Exercise prompt: Copy the rows starting at the line containing "Billiard in Street Farmhouse" and ending at the line containing "二手140破碎锤挖机炮头整机钎杆全新全新活塞质量好-阿里巴巴", both included, and leave the pictures out of your answer.

Data provided:
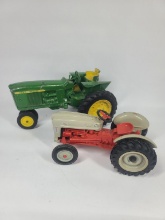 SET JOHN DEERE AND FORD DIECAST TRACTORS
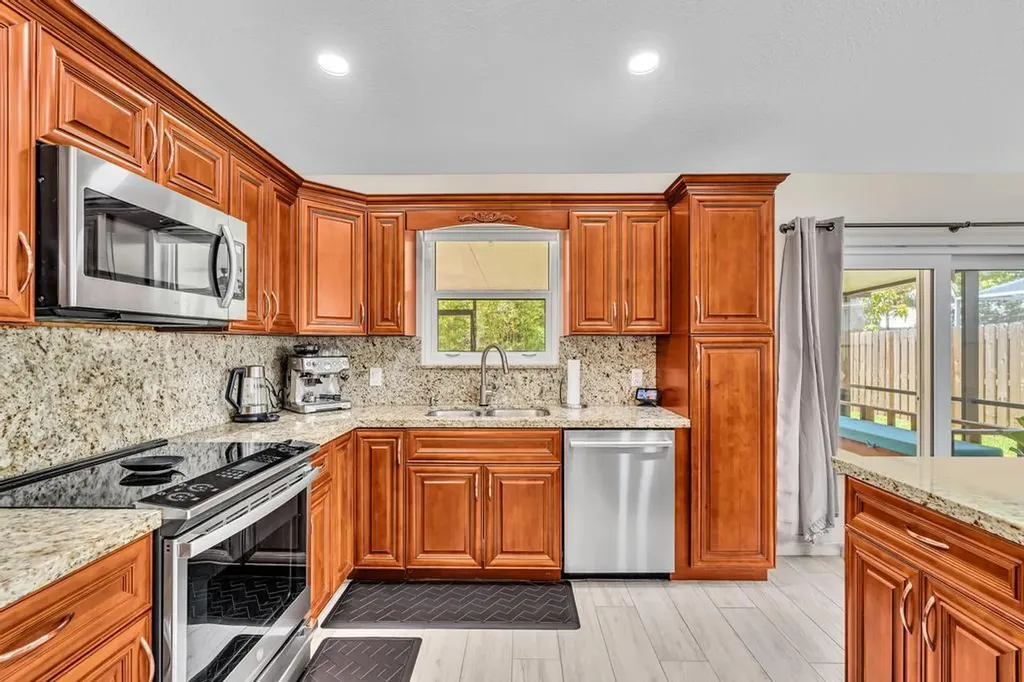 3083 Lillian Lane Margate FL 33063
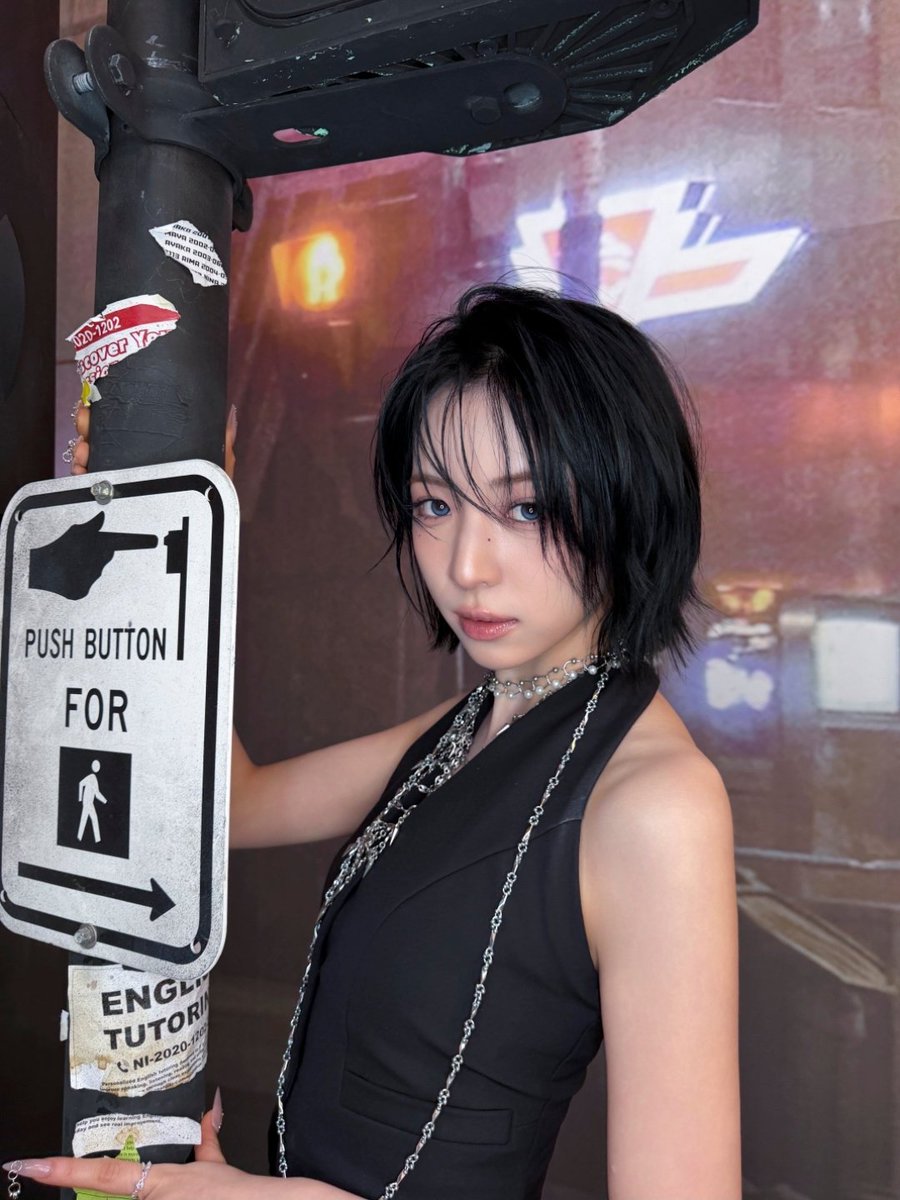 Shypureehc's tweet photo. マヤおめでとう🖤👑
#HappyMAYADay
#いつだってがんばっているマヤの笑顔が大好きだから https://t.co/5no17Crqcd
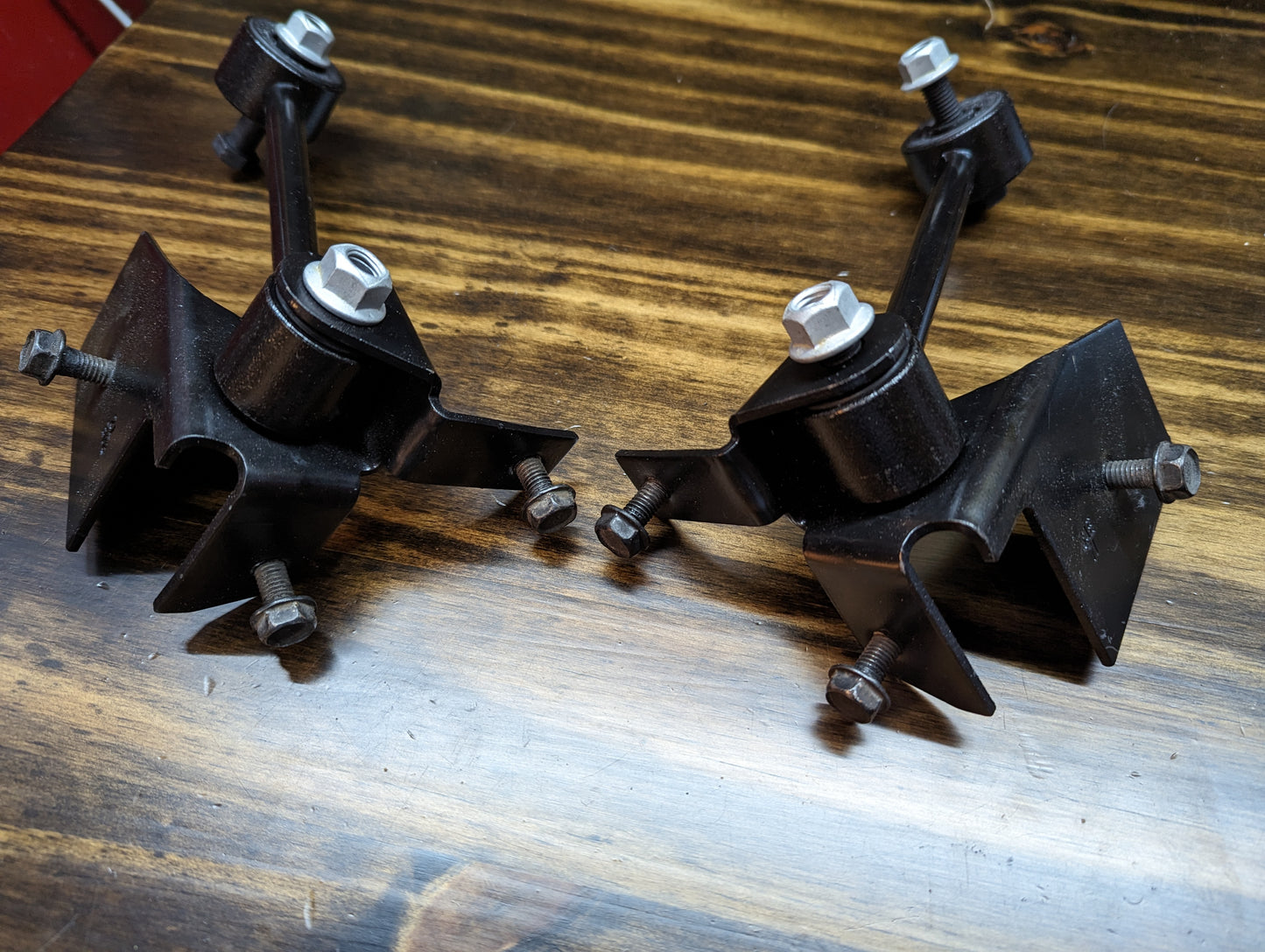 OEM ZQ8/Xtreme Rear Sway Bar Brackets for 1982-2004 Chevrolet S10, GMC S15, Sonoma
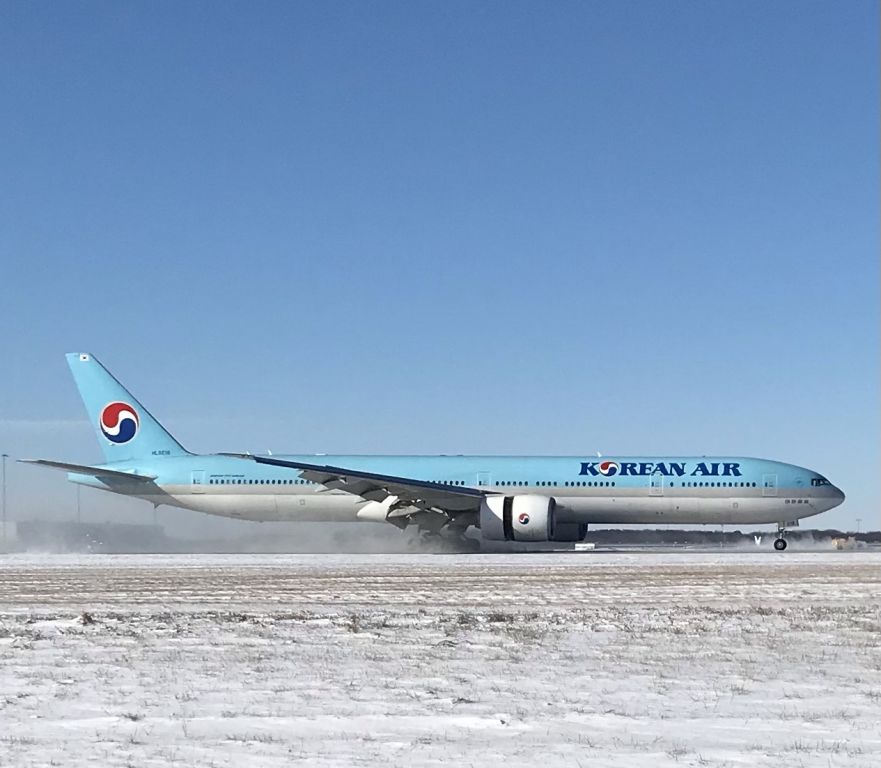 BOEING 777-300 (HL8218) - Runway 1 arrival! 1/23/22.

...

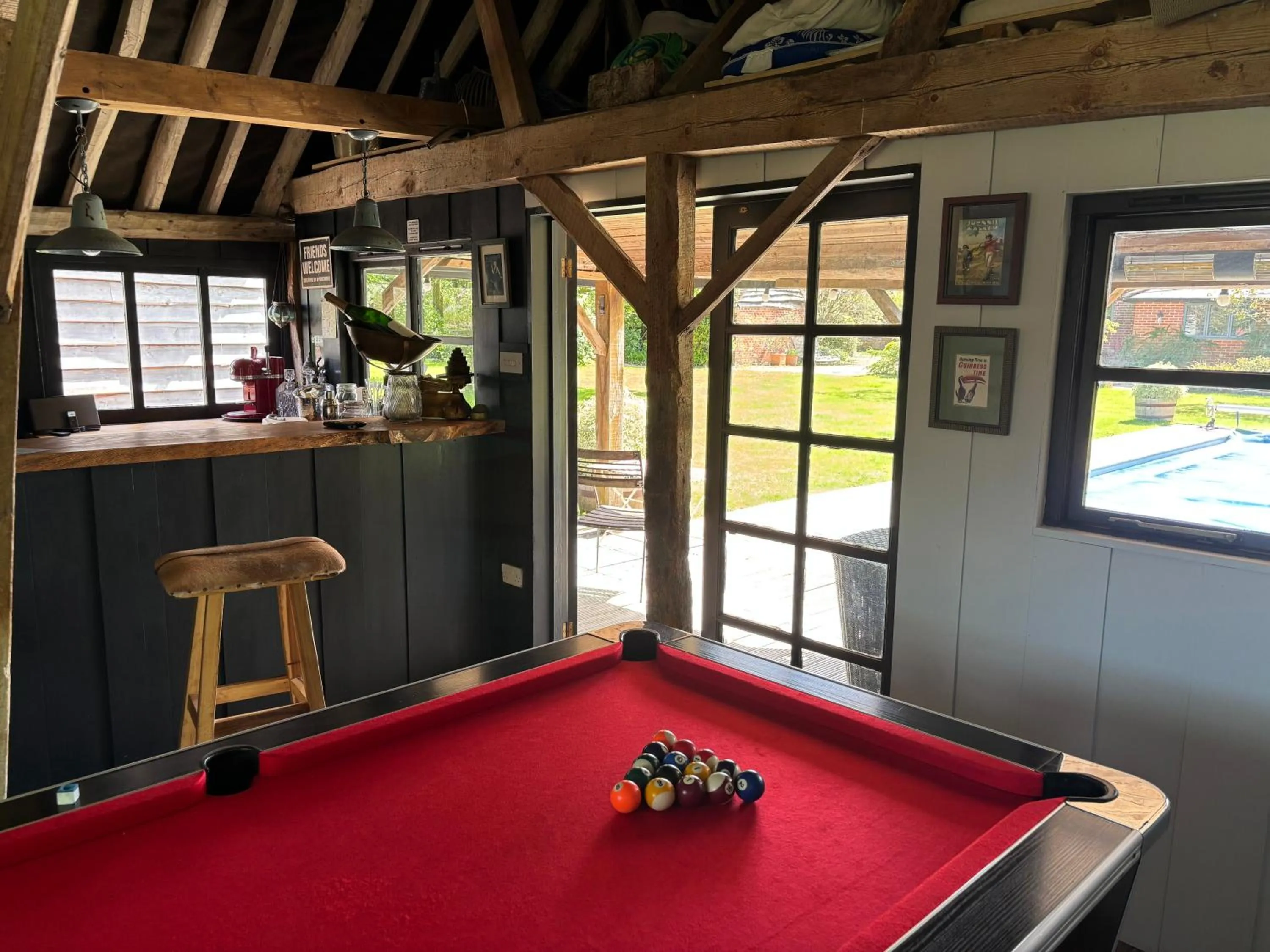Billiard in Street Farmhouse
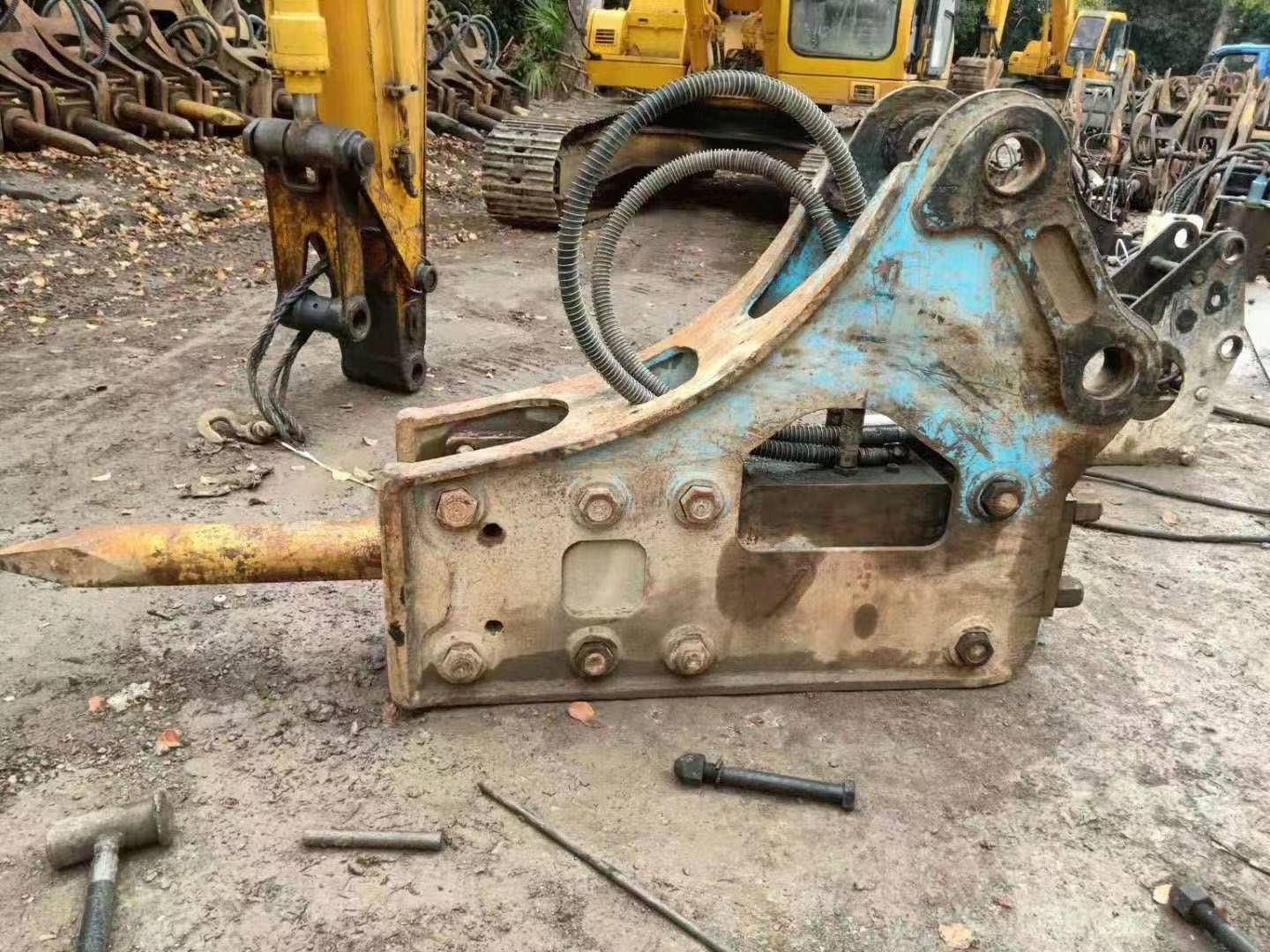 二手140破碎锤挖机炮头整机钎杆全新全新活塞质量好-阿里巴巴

Written solution:
Billiard in Street Farmhouse
 二手140破碎锤挖机炮头整机钎杆全新全新活塞质量好-阿里巴巴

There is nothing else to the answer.